◆ **What is asked**: Begin at the line containing "Selecting from the" and give again every line to the end of the records, exactly, without the pictures.

(Questions about scene geometry)
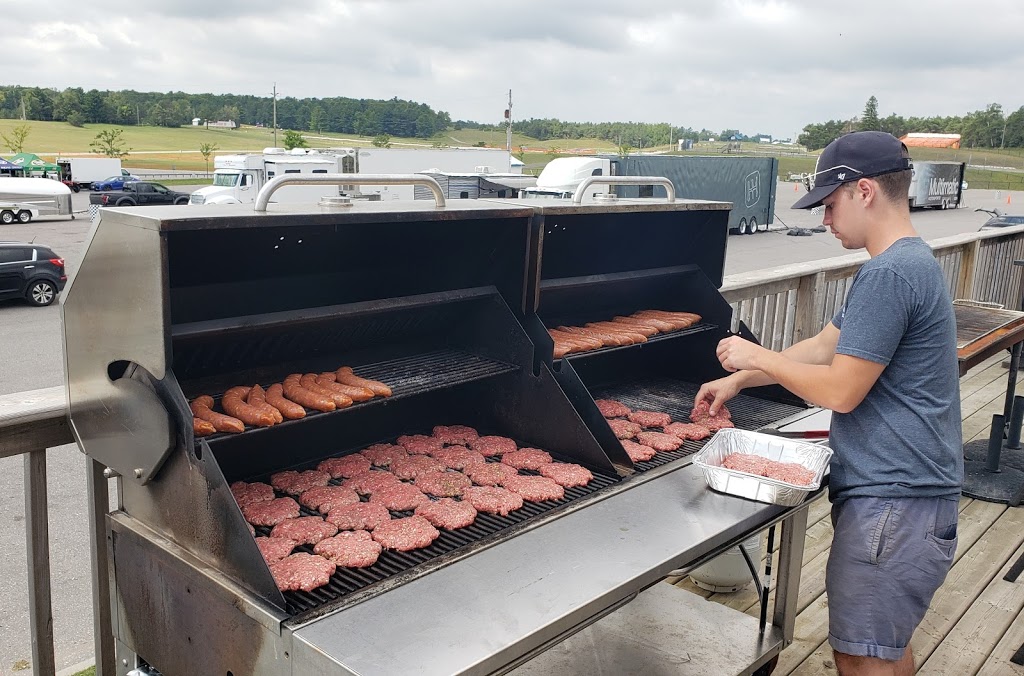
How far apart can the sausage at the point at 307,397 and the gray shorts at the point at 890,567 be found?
1.49 meters

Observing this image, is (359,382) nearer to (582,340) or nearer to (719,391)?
(582,340)

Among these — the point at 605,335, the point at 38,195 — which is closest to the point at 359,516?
the point at 605,335

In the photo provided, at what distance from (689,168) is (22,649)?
79.3 ft

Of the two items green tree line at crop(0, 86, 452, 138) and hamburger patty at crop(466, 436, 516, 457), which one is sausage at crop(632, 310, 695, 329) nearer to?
hamburger patty at crop(466, 436, 516, 457)

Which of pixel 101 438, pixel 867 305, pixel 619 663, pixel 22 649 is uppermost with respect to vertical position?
pixel 867 305

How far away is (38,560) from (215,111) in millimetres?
82527

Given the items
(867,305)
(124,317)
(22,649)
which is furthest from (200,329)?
(22,649)

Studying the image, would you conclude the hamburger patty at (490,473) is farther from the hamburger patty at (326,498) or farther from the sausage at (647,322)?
the sausage at (647,322)

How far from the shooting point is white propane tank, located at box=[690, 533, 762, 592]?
11.7 feet

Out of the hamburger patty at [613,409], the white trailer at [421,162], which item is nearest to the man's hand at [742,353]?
the hamburger patty at [613,409]

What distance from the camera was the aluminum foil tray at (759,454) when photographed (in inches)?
89.7

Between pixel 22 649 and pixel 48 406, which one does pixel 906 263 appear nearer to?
pixel 48 406

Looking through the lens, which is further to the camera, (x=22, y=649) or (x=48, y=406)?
(x=22, y=649)

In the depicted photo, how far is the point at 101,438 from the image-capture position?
6.58 ft
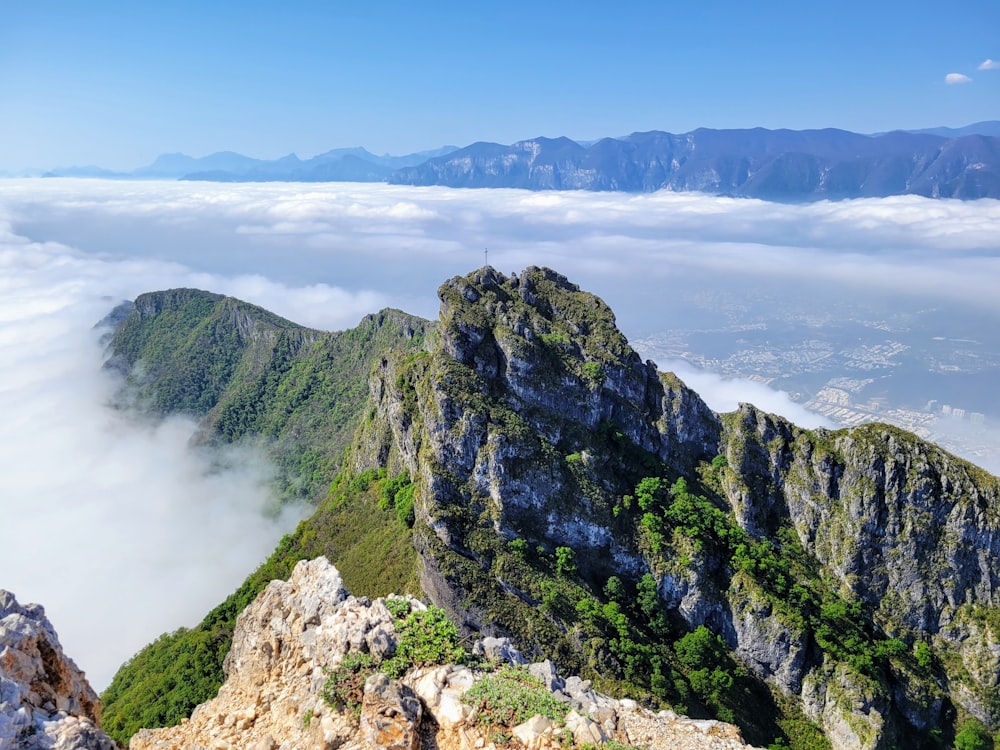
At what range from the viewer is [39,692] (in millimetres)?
14102

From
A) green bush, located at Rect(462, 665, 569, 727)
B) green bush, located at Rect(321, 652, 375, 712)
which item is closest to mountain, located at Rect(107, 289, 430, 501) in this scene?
green bush, located at Rect(321, 652, 375, 712)

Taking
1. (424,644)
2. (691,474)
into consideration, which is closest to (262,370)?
(691,474)

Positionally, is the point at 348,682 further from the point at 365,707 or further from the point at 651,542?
the point at 651,542

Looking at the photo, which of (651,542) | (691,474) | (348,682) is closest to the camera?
(348,682)

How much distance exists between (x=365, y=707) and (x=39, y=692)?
762cm

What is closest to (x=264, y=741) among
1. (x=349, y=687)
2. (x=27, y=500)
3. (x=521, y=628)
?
(x=349, y=687)

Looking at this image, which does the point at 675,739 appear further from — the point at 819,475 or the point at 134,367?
the point at 134,367

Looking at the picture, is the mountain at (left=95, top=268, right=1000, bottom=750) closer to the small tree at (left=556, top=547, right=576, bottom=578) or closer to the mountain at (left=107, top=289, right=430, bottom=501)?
the small tree at (left=556, top=547, right=576, bottom=578)

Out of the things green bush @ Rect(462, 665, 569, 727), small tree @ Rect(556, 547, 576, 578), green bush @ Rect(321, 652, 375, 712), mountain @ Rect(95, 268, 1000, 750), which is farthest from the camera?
small tree @ Rect(556, 547, 576, 578)

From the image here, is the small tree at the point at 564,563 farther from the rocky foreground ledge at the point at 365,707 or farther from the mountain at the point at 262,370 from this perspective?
the mountain at the point at 262,370

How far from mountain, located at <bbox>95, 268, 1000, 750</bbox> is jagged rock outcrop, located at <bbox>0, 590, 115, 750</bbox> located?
104 ft

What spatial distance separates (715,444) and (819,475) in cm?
1067

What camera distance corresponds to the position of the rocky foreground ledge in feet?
50.2

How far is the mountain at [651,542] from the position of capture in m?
49.7
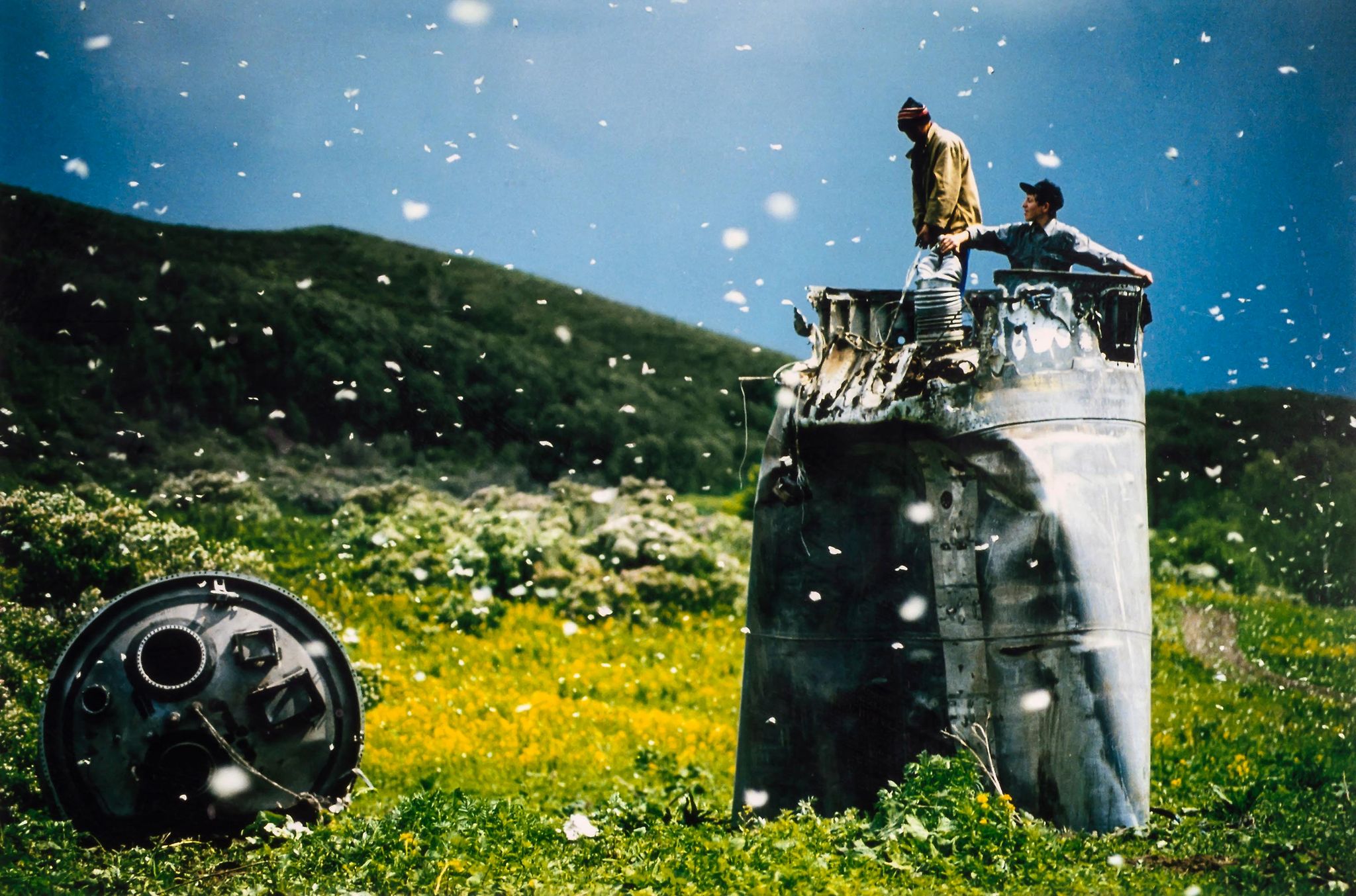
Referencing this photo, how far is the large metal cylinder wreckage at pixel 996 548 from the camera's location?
17.4 feet

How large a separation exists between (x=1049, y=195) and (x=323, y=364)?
403 inches

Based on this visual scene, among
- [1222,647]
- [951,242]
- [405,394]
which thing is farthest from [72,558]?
[1222,647]

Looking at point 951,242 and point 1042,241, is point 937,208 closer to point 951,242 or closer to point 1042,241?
point 951,242

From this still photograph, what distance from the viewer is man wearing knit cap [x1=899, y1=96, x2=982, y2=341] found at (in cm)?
552

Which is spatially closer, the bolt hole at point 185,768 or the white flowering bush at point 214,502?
the bolt hole at point 185,768

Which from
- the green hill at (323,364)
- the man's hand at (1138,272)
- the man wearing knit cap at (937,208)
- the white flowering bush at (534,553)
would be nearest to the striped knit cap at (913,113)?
the man wearing knit cap at (937,208)

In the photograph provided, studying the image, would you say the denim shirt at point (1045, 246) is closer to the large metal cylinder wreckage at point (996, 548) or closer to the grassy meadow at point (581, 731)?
the large metal cylinder wreckage at point (996, 548)

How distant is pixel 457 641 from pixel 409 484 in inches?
110

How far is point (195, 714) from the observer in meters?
5.46

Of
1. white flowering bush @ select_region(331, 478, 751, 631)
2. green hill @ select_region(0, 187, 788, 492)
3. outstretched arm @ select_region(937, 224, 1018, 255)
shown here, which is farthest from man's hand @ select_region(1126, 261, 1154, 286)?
green hill @ select_region(0, 187, 788, 492)

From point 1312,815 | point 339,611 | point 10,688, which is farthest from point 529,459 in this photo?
point 1312,815

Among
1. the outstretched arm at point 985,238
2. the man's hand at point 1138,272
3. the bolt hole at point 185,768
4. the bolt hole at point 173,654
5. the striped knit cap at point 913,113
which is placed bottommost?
the bolt hole at point 185,768

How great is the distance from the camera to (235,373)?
1343cm

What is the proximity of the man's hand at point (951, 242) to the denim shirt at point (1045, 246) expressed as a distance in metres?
0.06
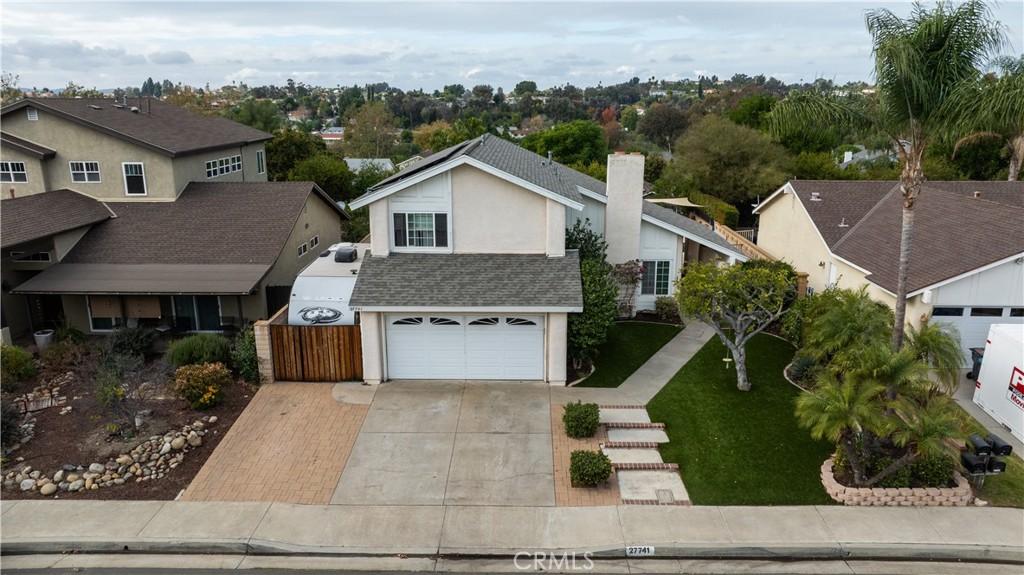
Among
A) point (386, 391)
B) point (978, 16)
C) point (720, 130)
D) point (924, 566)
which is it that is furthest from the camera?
point (720, 130)

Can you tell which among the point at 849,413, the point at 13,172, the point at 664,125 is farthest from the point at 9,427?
the point at 664,125

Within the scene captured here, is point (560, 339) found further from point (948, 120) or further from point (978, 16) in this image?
point (978, 16)

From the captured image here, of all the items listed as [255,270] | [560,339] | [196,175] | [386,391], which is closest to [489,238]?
[560,339]

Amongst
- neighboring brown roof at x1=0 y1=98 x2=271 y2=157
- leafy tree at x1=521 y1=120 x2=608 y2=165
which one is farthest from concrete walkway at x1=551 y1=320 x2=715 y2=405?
leafy tree at x1=521 y1=120 x2=608 y2=165

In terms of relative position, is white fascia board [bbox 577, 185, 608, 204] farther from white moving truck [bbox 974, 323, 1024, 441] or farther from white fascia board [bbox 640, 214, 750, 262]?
white moving truck [bbox 974, 323, 1024, 441]

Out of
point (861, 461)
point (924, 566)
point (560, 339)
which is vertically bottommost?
point (924, 566)

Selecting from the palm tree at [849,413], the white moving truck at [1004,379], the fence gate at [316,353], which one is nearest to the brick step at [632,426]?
the palm tree at [849,413]

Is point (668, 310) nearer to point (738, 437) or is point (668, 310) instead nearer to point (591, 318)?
point (591, 318)
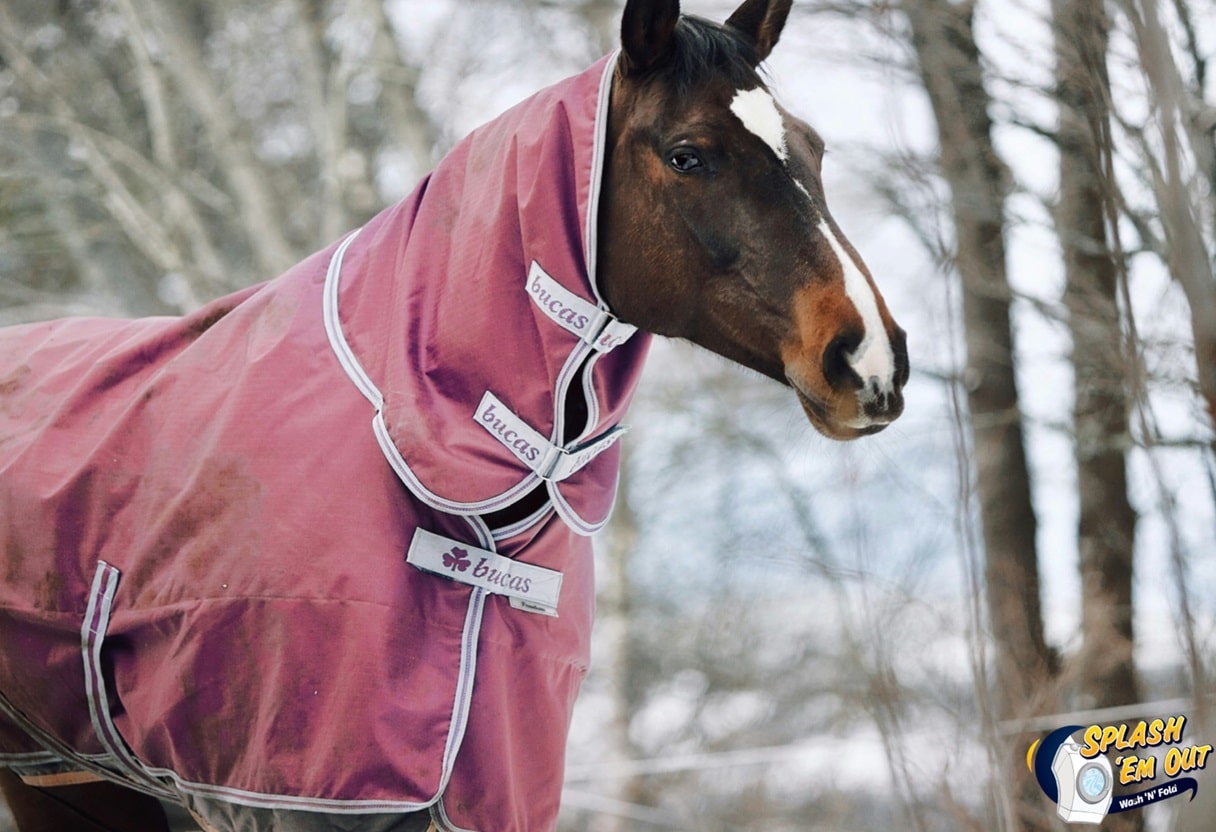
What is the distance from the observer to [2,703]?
208cm

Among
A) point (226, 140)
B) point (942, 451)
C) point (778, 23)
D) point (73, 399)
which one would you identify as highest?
point (778, 23)

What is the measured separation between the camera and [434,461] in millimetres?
1733

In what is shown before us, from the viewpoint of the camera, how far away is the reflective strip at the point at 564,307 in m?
1.78

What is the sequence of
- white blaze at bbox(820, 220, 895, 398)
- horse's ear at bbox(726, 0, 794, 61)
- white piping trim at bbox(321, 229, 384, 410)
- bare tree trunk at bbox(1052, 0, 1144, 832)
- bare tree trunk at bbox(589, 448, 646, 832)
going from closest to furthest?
white blaze at bbox(820, 220, 895, 398) → white piping trim at bbox(321, 229, 384, 410) → horse's ear at bbox(726, 0, 794, 61) → bare tree trunk at bbox(1052, 0, 1144, 832) → bare tree trunk at bbox(589, 448, 646, 832)

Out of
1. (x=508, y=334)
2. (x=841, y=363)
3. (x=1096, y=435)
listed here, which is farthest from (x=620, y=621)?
(x=841, y=363)

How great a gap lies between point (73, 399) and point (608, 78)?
111cm

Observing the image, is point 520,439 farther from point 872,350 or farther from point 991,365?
point 991,365

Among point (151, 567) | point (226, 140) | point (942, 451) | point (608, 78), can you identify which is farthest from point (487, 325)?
point (226, 140)

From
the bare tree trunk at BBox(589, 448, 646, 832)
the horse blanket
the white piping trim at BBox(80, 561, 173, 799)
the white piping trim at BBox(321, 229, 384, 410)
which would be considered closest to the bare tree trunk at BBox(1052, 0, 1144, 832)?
the horse blanket

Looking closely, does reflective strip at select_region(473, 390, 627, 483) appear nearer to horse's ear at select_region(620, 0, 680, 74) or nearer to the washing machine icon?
horse's ear at select_region(620, 0, 680, 74)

◆ **Exercise response**:
Selecting from the palm tree at [849,413], the white moving truck at [1004,379], the fence gate at [316,353], which one is nearest to the brick step at [632,426]?
the palm tree at [849,413]

Is point (668, 310) nearer to point (738, 437) or is point (668, 310) instead nearer to point (591, 318)?
point (591, 318)
What is the distance from the observer to [2,703]?
208cm

Among
A) point (226, 140)
B) point (942, 451)
C) point (778, 23)
D) point (73, 399)
which one would you identify as highest?
point (778, 23)

What is the measured separation between the camera and [434,461] in millimetres?
1733

In what is shown before us, from the viewpoint of the camera, how far away is the reflective strip at the point at 564,307 in m?
1.78

What is the sequence of
- white blaze at bbox(820, 220, 895, 398)
- horse's ear at bbox(726, 0, 794, 61)
- white piping trim at bbox(321, 229, 384, 410)
- bare tree trunk at bbox(1052, 0, 1144, 832)
- bare tree trunk at bbox(589, 448, 646, 832)
going from closest to furthest?
white blaze at bbox(820, 220, 895, 398) → white piping trim at bbox(321, 229, 384, 410) → horse's ear at bbox(726, 0, 794, 61) → bare tree trunk at bbox(1052, 0, 1144, 832) → bare tree trunk at bbox(589, 448, 646, 832)

Out of
1. (x=508, y=334)
2. (x=841, y=363)
3. (x=1096, y=435)
listed here, which is farthest from (x=620, y=621)?
(x=841, y=363)

How great a gap lies between point (73, 399) and point (608, 78)?
111cm

Observing the image, is point 520,439 farther from point 872,350 or farther from point 991,365?
point 991,365

Among point (151, 567) | point (226, 140) | point (942, 451) | point (608, 78), can you identify which is farthest from point (487, 325)?
point (226, 140)

From
the bare tree trunk at BBox(589, 448, 646, 832)
the horse blanket
the white piping trim at BBox(80, 561, 173, 799)
the white piping trim at BBox(321, 229, 384, 410)
which would be considered closest to the bare tree trunk at BBox(1052, 0, 1144, 832)?
the horse blanket

Looking closely, does reflective strip at select_region(473, 390, 627, 483) appear nearer to horse's ear at select_region(620, 0, 680, 74) or nearer to the washing machine icon?
horse's ear at select_region(620, 0, 680, 74)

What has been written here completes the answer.